Within a few months after the pelican flower vine I planted started growing vigorously in its second year, the Polydamas swallowtails found it, colonized my yard, and have been a continuous presence every summer since.  Sometimes there are so many caterpillars they almost entirely defoliate my single vine, which covers most of a 4 x 6’ trellis.   One of the  advantages of rarity in a plant is that it makes it unlikely that specialized herbivores will find and consume it.  Escape in space and time is what ecologists sometimes call that strategy.   Polydamas swallowtails seem to have countered that rarity strategy pretty effectively with their incredible ability to find and exploit these widely scattered plants.

The question that remains unanswered for me is, how do they do it?
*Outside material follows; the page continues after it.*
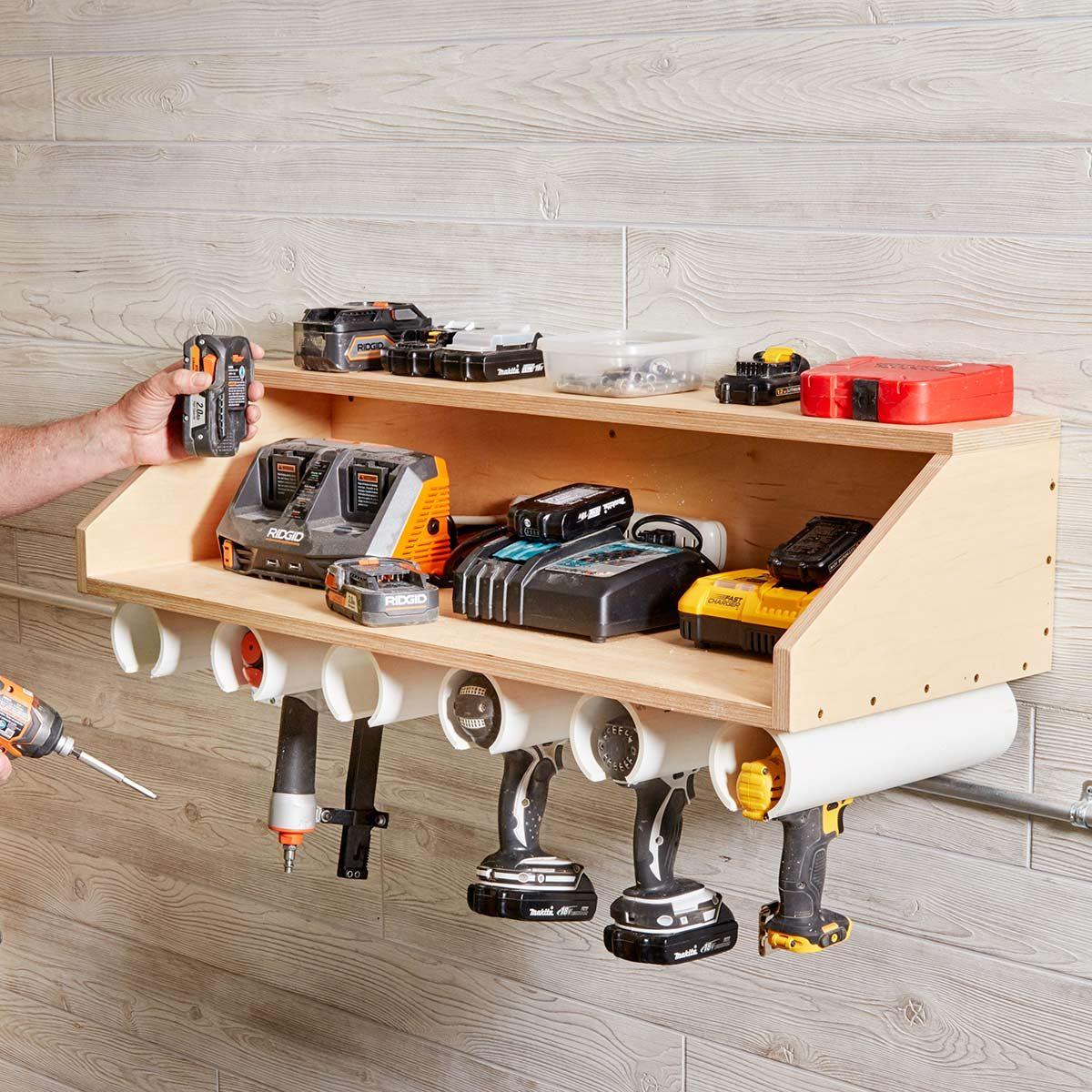 Lathe Tool Storage Ideas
Whatever the answer, I’m glad they do. The caterpillars are big honkers when approaching pupation, sometimes boldly tiger-striped. As is typical of swallowtail caterpillars, they have a pair of fleshy horn-like protuberances (the osmeterium) that they can evert from their head when alarmed. They exude a not-unpleasant, to me, odor that may repel some potential predators. It’s also been suggested it looks like the forked tongue of a snake, which may afford the caterpillars some protection through a form of mimicry. So the caterpillars are cool to have around. Then there are the adult butterflies. What an entertaining lep to watch these guys are; they are like rockets, zipping from foodplant to nectar source at what seems to me to be among the fastest flight speeds seen in swallowtails. They never stop – even when nectaring, they are constantly hovering, just barely supporting their weight with extended legs. When not feeding, the males are like jet pilots engaged in dogfights with their high-speed chases, stoops, and climbs. They also frequently chase other butterflies, and sometimes even small birds that dare to cross their airspace. Bad ass.